• **Work request**: Make an exact copy of all the data, pictures excluded.

• **Saved entries**:
▬▬▬▬▬▬▬▬▬▬
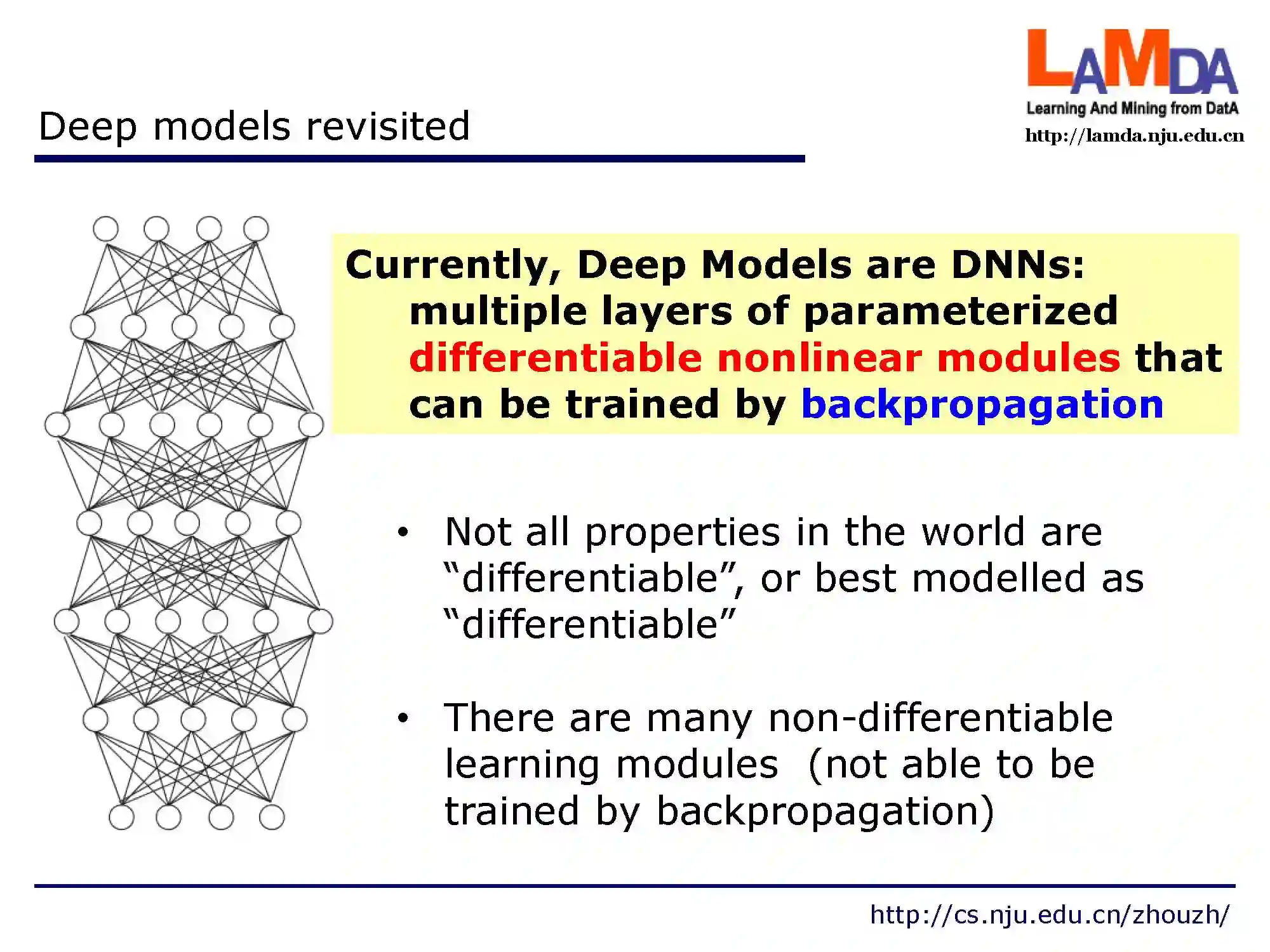 Deep models revisited

LAMDA
Learning And Mining from DatA
http://lamda.nju.edu.cn

Currently, Deep Models are DNNs: multiple layers of parameterized differentiable nonlinear modules that can be trained by backpropagation

• Not all properties in the world are “differentiable”, or best modelled as “differentiable”

• There are many non-differentiable learning modules (not able to be trained by backpropagation)

http://cs.nju.edu.cn/zhouzh/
▬▬▬▬▬▬▬▬▬▬
• **Exercise result**:
 Deep models revisited

LAMDA
Learning And Mining from DatA
http://lamda.nju.edu.cn

Currently, Deep Models are DNNs: multiple layers of parameterized differentiable nonlinear modules that can be trained by backpropagation

• Not all properties in the world are “differentiable”, or best modelled as “differentiable”

• There are many non-differentiable learning modules (not able to be trained by backpropagation)

http://cs.nju.edu.cn/zhouzh/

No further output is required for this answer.